Inflammation and necrosis were clinically assessed as the major outcome measures (described by Reiner et al. [2]). The third day of life was chosen to ensure comparability with other studies and to minimize environmental effects. Clinical signs were clearly visible during this period in all previous studies, and the piglets were not yet as much exposed to environmental effects like weaners and fatteners. Clinical signs were recorded using a digital camera to minimize the animal load (Canon EOS DC 8.1 V, Canon, Krefeld, Germany) according to a standardized scheme for later detailed evaluation of the images (Windows Media Player, Version 12, Microsoft GmbH, Germany).
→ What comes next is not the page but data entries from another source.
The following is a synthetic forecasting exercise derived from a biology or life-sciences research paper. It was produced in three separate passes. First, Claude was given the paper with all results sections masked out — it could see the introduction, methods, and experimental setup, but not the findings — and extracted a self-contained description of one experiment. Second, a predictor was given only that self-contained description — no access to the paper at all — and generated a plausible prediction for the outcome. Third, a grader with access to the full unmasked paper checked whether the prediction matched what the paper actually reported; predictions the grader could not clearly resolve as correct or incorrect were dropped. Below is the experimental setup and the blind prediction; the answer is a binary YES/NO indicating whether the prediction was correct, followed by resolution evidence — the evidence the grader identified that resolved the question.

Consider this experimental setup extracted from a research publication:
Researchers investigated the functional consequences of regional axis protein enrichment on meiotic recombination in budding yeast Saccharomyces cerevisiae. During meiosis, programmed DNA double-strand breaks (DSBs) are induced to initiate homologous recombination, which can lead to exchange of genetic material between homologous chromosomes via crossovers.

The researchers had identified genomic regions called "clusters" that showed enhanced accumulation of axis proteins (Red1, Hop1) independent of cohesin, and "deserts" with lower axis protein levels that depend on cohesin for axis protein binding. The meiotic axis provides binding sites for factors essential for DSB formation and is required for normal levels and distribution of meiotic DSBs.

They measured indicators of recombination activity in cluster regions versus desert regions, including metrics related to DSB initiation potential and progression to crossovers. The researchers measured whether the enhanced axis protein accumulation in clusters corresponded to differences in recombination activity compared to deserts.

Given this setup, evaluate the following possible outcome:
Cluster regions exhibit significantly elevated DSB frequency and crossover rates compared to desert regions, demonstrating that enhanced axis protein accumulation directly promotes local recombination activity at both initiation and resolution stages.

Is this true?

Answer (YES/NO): NO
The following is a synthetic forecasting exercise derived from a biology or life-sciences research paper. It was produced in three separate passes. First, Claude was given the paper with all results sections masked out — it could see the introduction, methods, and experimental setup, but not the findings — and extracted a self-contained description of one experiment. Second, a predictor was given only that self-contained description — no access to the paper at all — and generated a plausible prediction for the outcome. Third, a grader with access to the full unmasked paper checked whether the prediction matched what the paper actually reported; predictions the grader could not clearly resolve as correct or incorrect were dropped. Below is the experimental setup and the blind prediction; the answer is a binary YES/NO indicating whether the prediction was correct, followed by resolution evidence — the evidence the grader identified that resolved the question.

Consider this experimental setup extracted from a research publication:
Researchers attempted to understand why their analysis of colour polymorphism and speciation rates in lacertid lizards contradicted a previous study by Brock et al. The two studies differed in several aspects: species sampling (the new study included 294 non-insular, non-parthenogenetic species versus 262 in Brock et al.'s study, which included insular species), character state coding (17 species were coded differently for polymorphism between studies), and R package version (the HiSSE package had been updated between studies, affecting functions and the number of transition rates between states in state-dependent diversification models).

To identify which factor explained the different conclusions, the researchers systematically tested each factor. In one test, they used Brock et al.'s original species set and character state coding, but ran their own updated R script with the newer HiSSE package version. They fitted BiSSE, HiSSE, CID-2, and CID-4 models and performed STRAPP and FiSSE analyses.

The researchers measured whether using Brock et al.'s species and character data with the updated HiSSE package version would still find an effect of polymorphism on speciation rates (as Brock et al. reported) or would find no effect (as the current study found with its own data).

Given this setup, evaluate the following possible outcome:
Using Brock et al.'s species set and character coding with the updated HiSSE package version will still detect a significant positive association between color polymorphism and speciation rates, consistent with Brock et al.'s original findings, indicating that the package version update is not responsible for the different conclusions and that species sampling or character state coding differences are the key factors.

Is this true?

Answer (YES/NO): NO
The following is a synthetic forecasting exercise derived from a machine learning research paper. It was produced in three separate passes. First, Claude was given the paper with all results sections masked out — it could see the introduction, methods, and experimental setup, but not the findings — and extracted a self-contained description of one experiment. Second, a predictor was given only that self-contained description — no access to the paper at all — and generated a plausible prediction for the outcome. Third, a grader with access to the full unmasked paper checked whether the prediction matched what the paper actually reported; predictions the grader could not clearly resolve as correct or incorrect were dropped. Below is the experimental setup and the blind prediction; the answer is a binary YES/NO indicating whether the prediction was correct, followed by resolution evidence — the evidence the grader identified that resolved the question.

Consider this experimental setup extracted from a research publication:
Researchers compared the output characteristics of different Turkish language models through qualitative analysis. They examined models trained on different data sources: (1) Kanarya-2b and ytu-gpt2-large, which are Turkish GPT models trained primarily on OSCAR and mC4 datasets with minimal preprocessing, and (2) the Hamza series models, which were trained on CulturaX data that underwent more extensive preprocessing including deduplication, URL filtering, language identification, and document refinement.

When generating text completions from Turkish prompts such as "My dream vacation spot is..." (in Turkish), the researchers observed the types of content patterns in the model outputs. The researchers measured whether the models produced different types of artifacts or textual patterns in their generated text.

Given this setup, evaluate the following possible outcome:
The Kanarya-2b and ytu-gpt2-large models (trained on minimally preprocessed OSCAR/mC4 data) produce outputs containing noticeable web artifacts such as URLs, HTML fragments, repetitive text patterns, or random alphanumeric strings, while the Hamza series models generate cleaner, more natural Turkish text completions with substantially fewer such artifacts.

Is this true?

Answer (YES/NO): YES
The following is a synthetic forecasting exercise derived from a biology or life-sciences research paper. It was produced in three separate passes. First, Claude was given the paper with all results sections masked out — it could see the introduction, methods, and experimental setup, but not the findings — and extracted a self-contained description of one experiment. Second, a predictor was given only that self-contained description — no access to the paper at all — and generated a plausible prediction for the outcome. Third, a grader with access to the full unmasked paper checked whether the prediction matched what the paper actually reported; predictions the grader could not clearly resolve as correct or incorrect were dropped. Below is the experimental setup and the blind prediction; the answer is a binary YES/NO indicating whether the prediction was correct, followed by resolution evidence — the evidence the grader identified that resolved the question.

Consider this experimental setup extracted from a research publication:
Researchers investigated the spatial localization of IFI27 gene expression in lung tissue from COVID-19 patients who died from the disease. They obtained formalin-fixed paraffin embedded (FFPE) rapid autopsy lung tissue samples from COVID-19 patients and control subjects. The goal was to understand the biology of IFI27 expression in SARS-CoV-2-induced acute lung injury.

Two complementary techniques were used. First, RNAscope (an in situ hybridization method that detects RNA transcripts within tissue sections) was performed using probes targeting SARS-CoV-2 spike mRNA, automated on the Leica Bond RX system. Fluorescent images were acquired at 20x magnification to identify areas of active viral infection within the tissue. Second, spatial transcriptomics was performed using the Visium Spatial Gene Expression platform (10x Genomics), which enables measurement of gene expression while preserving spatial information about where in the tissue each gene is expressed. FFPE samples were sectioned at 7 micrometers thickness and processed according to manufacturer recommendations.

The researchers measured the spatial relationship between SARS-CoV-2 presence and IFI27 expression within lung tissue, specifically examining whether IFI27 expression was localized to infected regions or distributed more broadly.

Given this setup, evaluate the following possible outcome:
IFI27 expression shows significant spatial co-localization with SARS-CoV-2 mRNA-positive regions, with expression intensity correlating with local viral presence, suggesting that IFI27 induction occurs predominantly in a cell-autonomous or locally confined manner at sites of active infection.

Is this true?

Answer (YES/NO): YES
Clinical alterations in the tail base and tail tip, the ears, the teats and navel, coronary bands, wall horn, heels and sole of the feet as well as the face were assessed individually. Clinical characteristics were considered and scored 0, if the sign was absent or 1 if the sign was visible (Table 5). The tail base and tail tip were independently scored for loss of bristles, swelling, redness, scab formation (tail tip only), rhagades, exudation, necrosis, bleeding (tail tip only), and ring-shaped constrictions (tail tip only). Ears were scored for a shiny skin, the loss of bristles, necrosis and congested ear veins. The face was scored for the absence or presence of edema at the eye lids and nose back. Teats were scored for swelling, reddening, scab formation, necrosis and congested blood vessels. The navel was scored for signs of inflammation in the form of redness or swelling. Claws were scored qualitatively for any signs of inflammation at the coronary bands (swelling, redness or exudation), wall bleeding, as well as swelling and bleeding of the heels.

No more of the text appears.